それに、助手のセレスがこんな調子では、博士も困ってるだろうから。仕方なしに、長く息を吐いてみた。
「そうね、アシレーヌには他に想い人が?」
小さく頷くインテレオン。所在なさげに指先でテーブルをなぞる。
「それはお気の毒に。ところで、人魚の涙と呼ばれている宝石を知っているかしら。アクアマリンという水色の透明度の宝石でね。あれは、円滑な人間関係という願いが込められたパワーストーンなの。でも、人魚の涙って呼ばれる理由は他にあるの」
真面目に聞き入るインテレオン。内容は理解出来ているだろうか。話半分だった、博士すらも蘊蓄につられて顔を向ける。

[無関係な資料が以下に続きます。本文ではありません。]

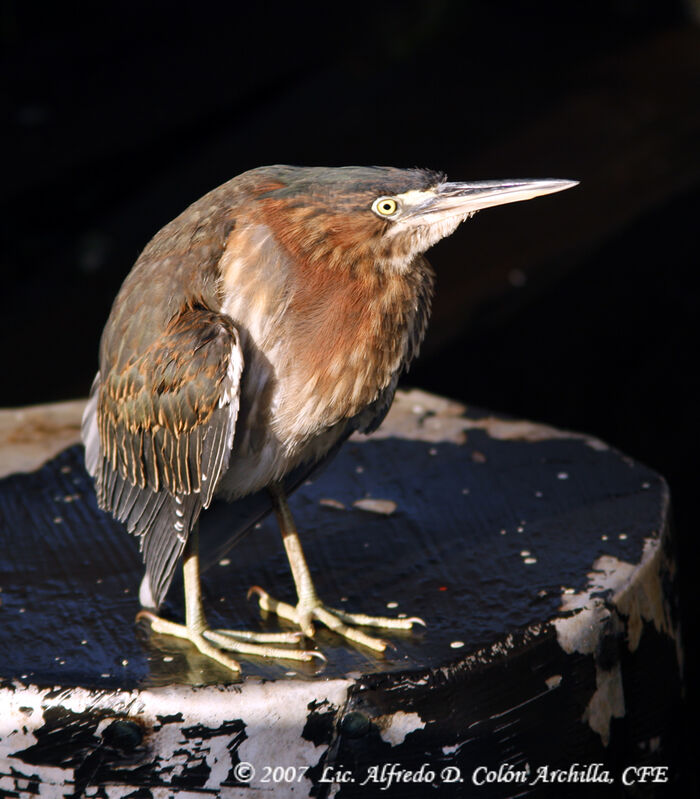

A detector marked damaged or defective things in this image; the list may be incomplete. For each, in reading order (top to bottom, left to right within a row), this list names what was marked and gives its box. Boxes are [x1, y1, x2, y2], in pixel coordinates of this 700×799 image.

peeling white paint [374, 712, 424, 752]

「アクアマリンは、船乗りに恋した人魚が流した涙が宝石になって打ち上げられ、船乗りに海難防止の御守りにされた……なんて伝承があるのよ」
楽しそうに聞き入る博士が見えた。興味深い印に、黒縁眼鏡を指先で弄る。
「その人魚は、ミロカロスともアシレーヌとも言われているわ。地方によって違うみたい。どう? ロマンチックじゃない? 今度、彼女に渡すならアクアマリンはいかが?」
後は、とにかくアタックするのよ! と笑顔で念押しした。
すっかり涙を引き、興味深そうに顎に手を置き、何度も頷くエージェント。私の語った雑談に近い話が気に入ったのだろうか。
「商才あるなあ」
上手くやられて感心した様子の博士に、来る時にはお安くしますから! とついでに付け足した。
有難く、小さなタンザナイトを受け取り、しばらく談笑してからお辞儀をした。
すっかり晴れたインテレオンの首元には、ややくすんだ、ラナキラの夕暮れが眩いていた。
帰り道。ずっとボールでお留守番だったルビィちゃんの不満が爆発。一緒に歩いて帰っていた。きっとまたお菓子を強請られるに違いない。
坂道に一軒家に、博士の言っていた少年とアシレーヌがいた。しかしその隣に、見覚えのある巨漢。
「あ、あれ……この前のローブシン?」
破顔一笑という言葉が似合いすぎる、そんな笑顔で私に手を振る。隣には紅い頬に手を合わせて寄り添う、潤う瞳の人魚。
どういう事かと思って見ていると、少年とローブシンの持ち主、サロンの受付のお姉さんが、仲良く話していた。彼らは髪色も肌色も似ている。
「……また菓子折り持って行かなきゃ」
来るべき、謝罪と今度こそ失恋の慰安をする未来を描いて、私の休日は終わっていった。